Trent Reznor has never been particularly interested in giving people what they expect. So when Nine Inch Noize, the collaboration between Nine Inch Nails and producer Boys Noize, took the Sahara Tent at Coachella on 11 April 2026 for a 45-minute set of 11 songs, nobody was quite prepared for what actually happened.
The project had already been road-tested during mini-sets on Nine Inch Nails‘ Peel It Back arena tour, where the trio offered clubby reinterpretations of NIN classics. But Coachella was something else entirely, a whole new show designed from the ground up. The line-up in the Sahara was Trent Reznor, Atticus Ross, and Boys Noize (Alex Ridha), with Mariqueen Maandig, Reznor’s wife and How to Destroy Angels bandmate, joining on several songs.
The staging was the first gut punch. A troupe of faceless dancers filled the stage, writhing and crawling around Reznor and company like something that had escaped from a fever dream, sometimes moving in eerie unison, sometimes splintering apart into pure chaos. For a band whose live shows have always lived or died on musical force rather than physical theatre, it was a genuinely surprising choice, and it worked completely. The whole thing carried a Dune-by-way-of-Berghain energy that no desert festival tent had any business hosting. And yet here we were.
“Heresy”: God Is Still Dead, and the Beat Is Heavier
“Heresy” got the live debut of its new Nine Inch Noize remix treatment at Coachella, and that context matters enormously. The original, from “The Downward Spiral” (1994), is one of the most bracingly hostile things Reznor ever committed to tape. A scathing attack on organised religion, the track combines synthesised bass, powerful drum loops, and distorted guitar riffs backing aggressive vocals and moody atmospherics, with tribal chants buried deep in the mix. Reznor intones that God is dead, challenging the listener’s sense of morality with an attack that pulls absolutely no punches.

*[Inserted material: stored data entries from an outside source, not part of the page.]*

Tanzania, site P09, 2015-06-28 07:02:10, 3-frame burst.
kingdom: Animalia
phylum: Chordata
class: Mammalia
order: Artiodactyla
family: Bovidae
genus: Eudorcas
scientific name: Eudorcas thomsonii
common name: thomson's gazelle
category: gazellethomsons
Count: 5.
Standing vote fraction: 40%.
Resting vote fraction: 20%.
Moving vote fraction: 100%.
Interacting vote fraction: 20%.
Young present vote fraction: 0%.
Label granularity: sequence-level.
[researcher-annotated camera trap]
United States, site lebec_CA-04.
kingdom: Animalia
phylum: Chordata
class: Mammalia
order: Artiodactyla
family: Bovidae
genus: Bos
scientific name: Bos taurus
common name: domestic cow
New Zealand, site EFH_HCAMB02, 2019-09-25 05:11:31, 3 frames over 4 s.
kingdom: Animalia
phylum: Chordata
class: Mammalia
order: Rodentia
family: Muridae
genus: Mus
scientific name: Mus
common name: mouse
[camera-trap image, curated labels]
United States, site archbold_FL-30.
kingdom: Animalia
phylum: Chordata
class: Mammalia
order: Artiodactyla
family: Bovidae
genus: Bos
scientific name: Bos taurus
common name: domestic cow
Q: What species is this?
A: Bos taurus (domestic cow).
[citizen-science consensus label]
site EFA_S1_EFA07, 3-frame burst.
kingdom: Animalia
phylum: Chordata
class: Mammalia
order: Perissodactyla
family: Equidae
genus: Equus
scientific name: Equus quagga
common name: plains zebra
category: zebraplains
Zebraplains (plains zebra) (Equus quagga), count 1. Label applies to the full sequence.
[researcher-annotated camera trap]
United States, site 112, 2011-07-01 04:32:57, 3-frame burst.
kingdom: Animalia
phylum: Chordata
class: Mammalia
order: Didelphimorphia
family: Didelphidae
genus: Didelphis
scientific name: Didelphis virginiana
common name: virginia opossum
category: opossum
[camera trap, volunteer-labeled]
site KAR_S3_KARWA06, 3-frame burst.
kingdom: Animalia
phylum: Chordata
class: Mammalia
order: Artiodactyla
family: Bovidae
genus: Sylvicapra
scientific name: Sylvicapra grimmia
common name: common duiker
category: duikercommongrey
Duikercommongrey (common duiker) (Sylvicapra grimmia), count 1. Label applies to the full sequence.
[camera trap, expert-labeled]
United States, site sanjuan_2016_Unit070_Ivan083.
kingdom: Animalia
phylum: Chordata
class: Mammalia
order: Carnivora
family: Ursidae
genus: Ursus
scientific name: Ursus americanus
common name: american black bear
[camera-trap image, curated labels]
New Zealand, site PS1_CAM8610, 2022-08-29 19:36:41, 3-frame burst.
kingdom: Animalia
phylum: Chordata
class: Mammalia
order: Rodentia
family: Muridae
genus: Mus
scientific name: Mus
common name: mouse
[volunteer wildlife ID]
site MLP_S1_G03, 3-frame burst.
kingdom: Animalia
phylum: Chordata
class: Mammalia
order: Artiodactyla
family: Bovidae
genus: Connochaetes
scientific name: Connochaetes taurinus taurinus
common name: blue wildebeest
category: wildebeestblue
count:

In the Sahara Tent, the Nine Inch Noize version pushed it somewhere even uglier, the electronics amplifying the original’s rage into something that felt genuinely unhinged, like the song had been fed through a machine and come out angrier than when it went in. Thirty-two years old and still capable of clearing the comfortable out of any room.
“Closer”: Desert Dust and Pure Transgression
Then there’s “Closer“. During the song, the dancers closed in on Reznor physically, grabbing and pulling him toward them, the choreography becoming genuinely predatory as the set approached its end. Theatrical in the best possible sense, not spectacle for spectacle’s sake, but movement that matched the song’s barely-contained menace.
Originally released as a single in May 1994, “Closer” was so aggressively sexual that radio stations couldn’t touch it without scissors, which tells you everything about what it sounds like and why it still hits like a sledgehammer. The track uses a heavily modified sample of a kick drum from “Nightclubbing“, off Iggy Pop‘s album “The Idiot“. That lineage, from Bowie-era Iggy to Reznor’s industrial nightmare, is one of rock’s great transmission chains.
“Nine Inch Noize”: The Record Behind the Moment
Before the show, Nine Inch Nails announced the Nine Inch Noize record on a Coachella billboard. The album follows the exact same track order as the Coachella setlist and is essentially a live album capturing the collaborations the group had been building onstage, with some additional studio and location recording in the mix. Reznor described it as recorded across studios, hotels, and planes, and asked people to listen loud. Well, good advice.
Reznor has also confirmed there is no surprise tour announcement, and that Nine Inch Noize’s Coachella appearances are it for now. He is already moving on to new Nine Inch Nails music.
What happened in the Sahara Tent on 11 April was a one-off in the truest sense. A 45-minute argument that industrial music, in the right hands, doesn’t age. It just gets sharper. Reznor knew what he was doing in that tent. He always does.